Friday, January 29, 2010

Music (and shtuff)

It's amazing how music can change how I feel.

On nights like tonight, when I'm feeling down, and worried, and nervous, and anxious I can turn on my iPod, turn on a band I know can make me feel better, and just get lost in the music. It's like it takes me away from all my problems, even if it's just for a little while. It makes me feel like someone out there knows how I'm feeling. And I can listen to certain songs that describe my feelings perfectly. Like it was written for me. It almost makes me feel connected to the artist.

But the same way that music can make me feel better, there are songs that bring back memories that just make me feel sad. They remind of things that I miss, or things that were bad at the time, and make me feel that way again.

I think tonight, I'm gonna listen to the first kind.



People-

I'm not a real big fan.
I'm sorry, but... I dunno how to explain it.
People bug me.

But also, I love people.
Sometimes, people you don't expect will say something and not even realize how much it can help you. The other day, I was in one of my 'moods' and someone who I worked with a few years ago for a couple months just made a small comment that really helped me. He's quite a bit older than me, but not an old guy... I don't talk to him all that often, but his small comment on Facebook just helped me see that other people go through all the same stuff I am.

I dunno, that's just what I've been thinking about tonight, ha ha.

1 comment:

  1. There's something about music that's unexplainable, and it's truly magnificent. Oh, and I recommend the band Passion Pit to lift spirits XD (probably the songs Little Secrets, Sleepyhead, or The Reeling)

    "On nights like tonight, when I'm feeling down, and worried, and nervous, and anxious I can turn on my iPod, turn on a band I know can make me feel better, and just get lost in the music."

    You ought to tell us what's causing this anxiety.

    Lastly, I think if you can learn to love people, life becomes sooo much easier. The goal you mentioned in your last post I think is an admirable one. Sometimes, at our lowest points in life, we learn things that become really important later on. I've come away from some of these low spots with an understanding of. . . well. . . people. Once you start to understand that we're all in this together, all experiencing the same things, and all just working to make it through, it makes loving everyone a lot easier. Of course there will always be people that you'll have a really time understanding or loving (Glenn Beck might be one of those people to me =P), but becoming completely selfless, and always trying to understand other people will really make life easier. Truly.

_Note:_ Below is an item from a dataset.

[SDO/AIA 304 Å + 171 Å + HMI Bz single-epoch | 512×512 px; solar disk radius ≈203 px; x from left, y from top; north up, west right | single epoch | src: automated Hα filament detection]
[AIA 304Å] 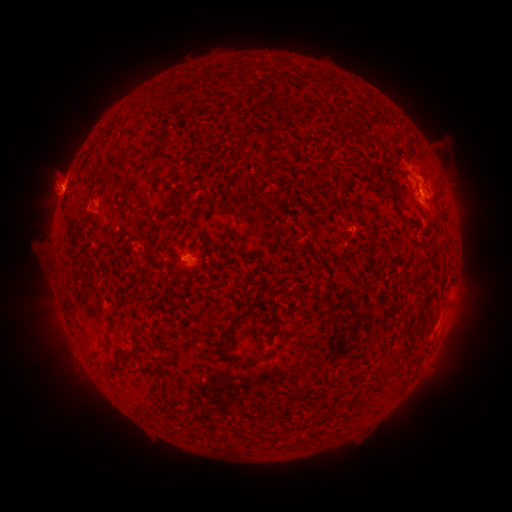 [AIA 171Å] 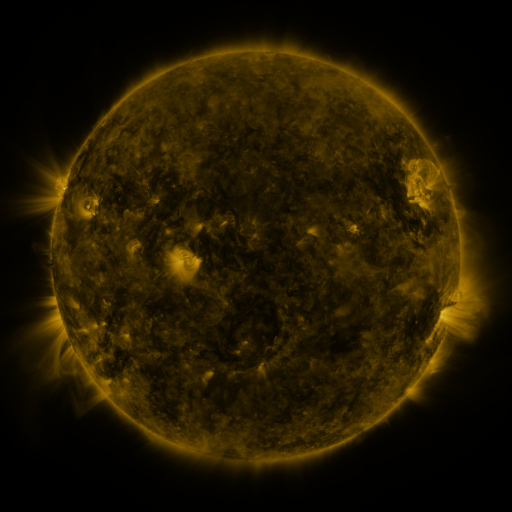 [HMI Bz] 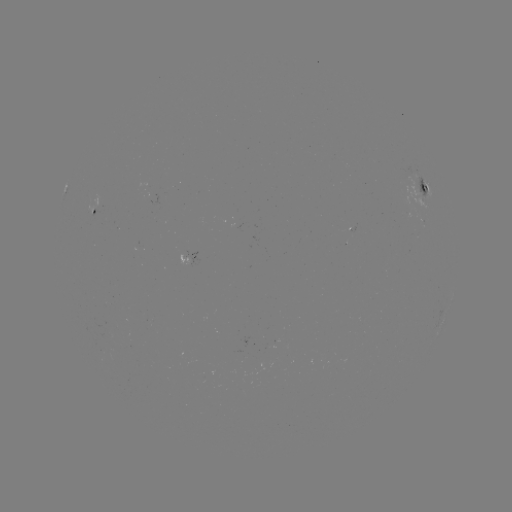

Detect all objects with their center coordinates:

    Becoming humble, loving, and selfless are, to me, some of the most important things in this life.

    You may have read in one of my posts the comment about "ego-death." The author was using ego-death in reference to an effect from drugs, but there's a more realistic form of ego-death. It's when you can truly figure out that you're no better than anyone else, and that all of us are really one.

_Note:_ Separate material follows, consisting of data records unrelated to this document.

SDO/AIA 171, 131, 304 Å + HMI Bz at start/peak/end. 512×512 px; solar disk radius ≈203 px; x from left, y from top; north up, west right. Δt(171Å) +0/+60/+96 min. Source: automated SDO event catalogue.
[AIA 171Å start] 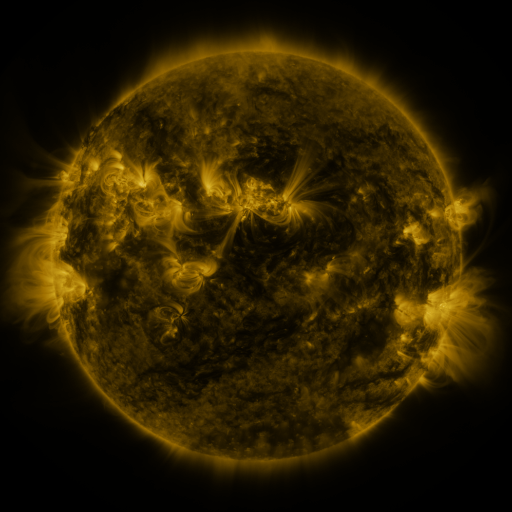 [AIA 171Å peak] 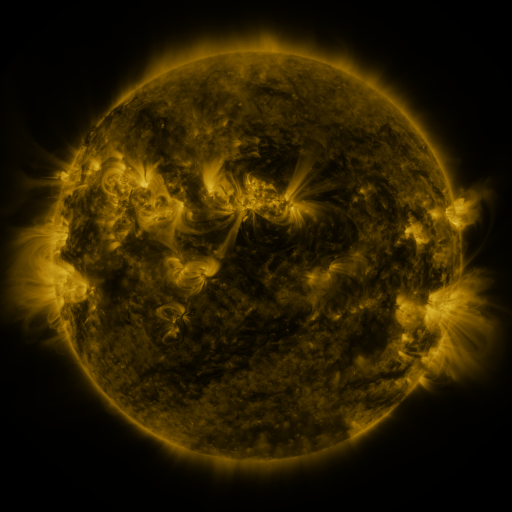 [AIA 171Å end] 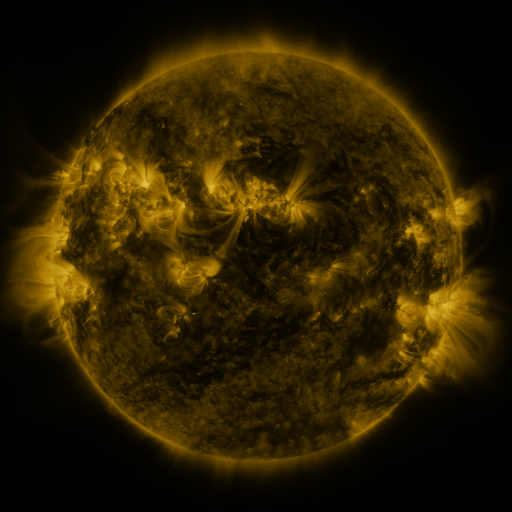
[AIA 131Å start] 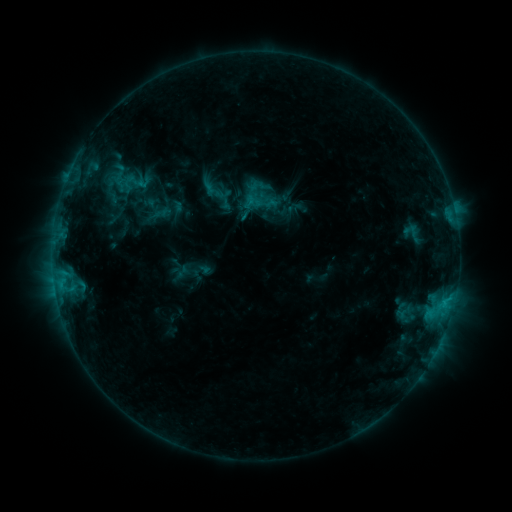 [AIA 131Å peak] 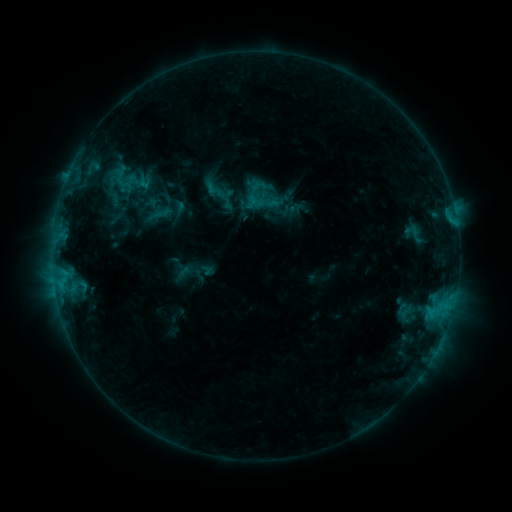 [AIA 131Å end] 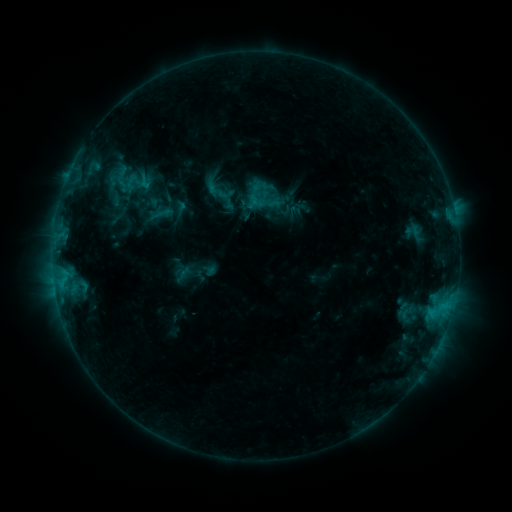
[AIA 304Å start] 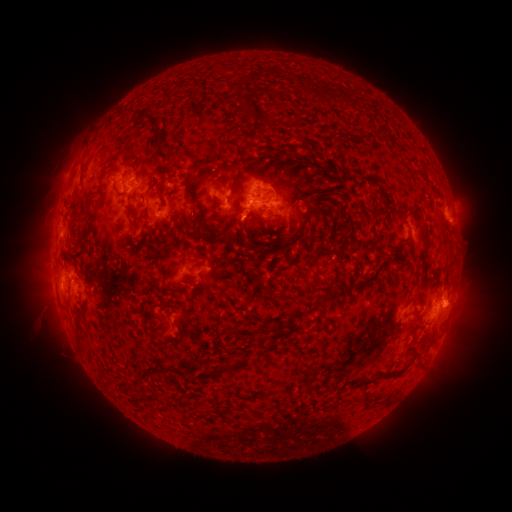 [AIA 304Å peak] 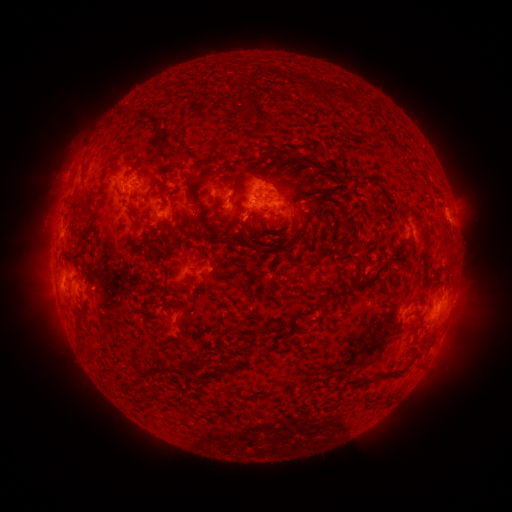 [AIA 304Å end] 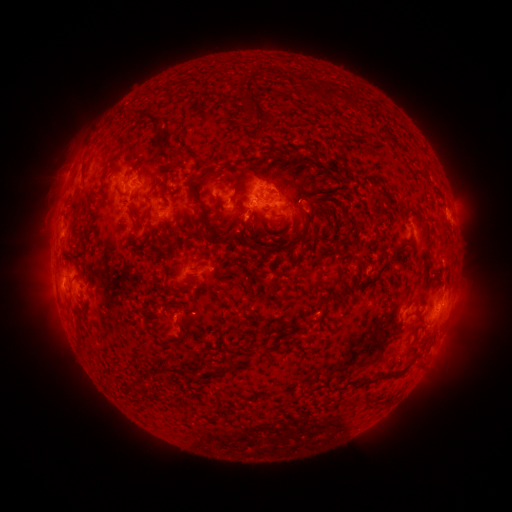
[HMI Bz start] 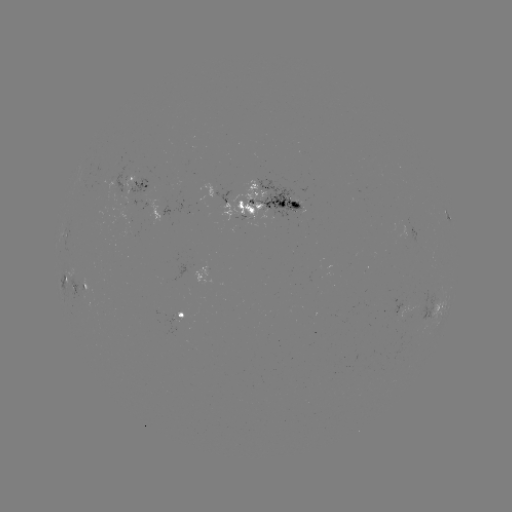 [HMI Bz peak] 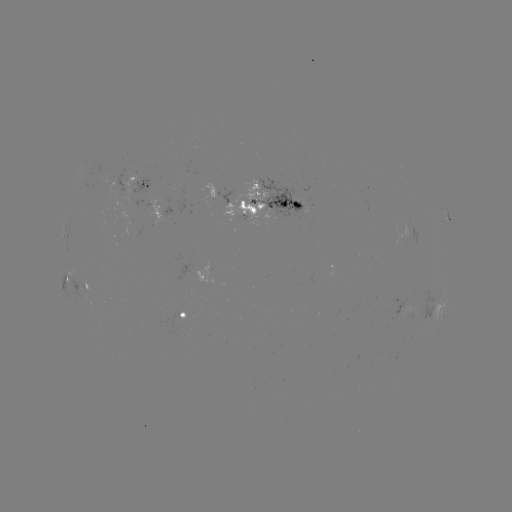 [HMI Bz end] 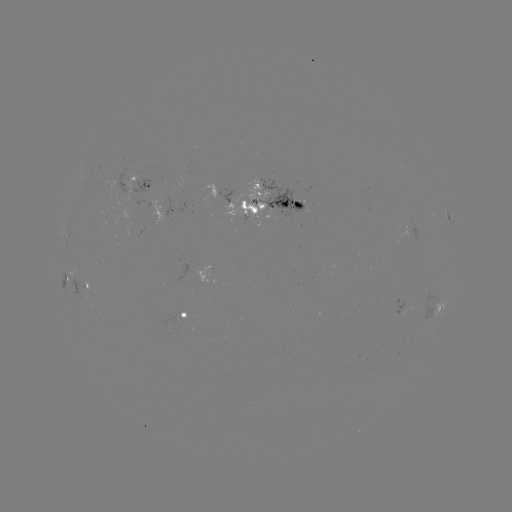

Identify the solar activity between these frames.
emerging-flux region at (398, 313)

    It's a bit transcendentalist, but I like to think that there's a metaphysical connection between everyone and everything. Plants, animals, humans, the creations of humans. . . everything.

    It's a bit like Avatar ;) (Which coincidentally was inspired by ideas from eastern religions such as hinduism, jainism, and buddhism -- which were also the things that inspired the transcendentalist tendencies I have as well!)

    It's a bit cheesy saying "We're all in this together." But it's so true.